→ **About this exercise**
Output only the lines of the entries that follow, starting at the one with "1835 watercolour caricature" and running down to the one with "Le spectacle Break", both included and unchanged.

→ **Extracted material**
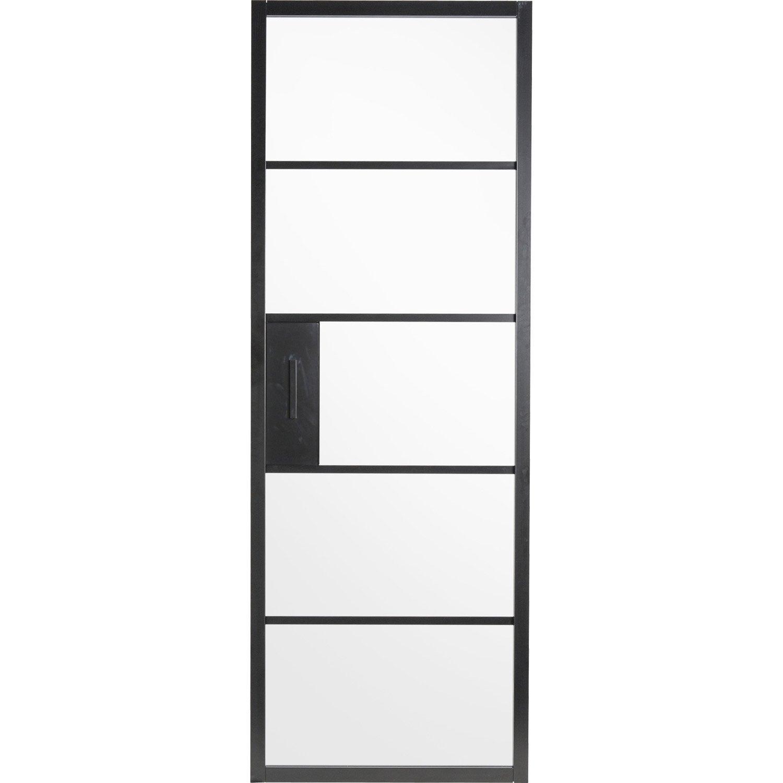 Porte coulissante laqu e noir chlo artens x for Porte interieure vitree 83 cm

...

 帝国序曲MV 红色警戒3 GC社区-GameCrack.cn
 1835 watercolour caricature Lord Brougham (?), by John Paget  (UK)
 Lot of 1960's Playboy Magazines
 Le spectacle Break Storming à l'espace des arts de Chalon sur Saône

→ **Output for this task**
 1835 watercolour caricature Lord Brougham (?), by John Paget  (UK)
 Lot of 1960's Playboy Magazines
 Le spectacle Break Storming à l'espace des arts de Chalon sur Saône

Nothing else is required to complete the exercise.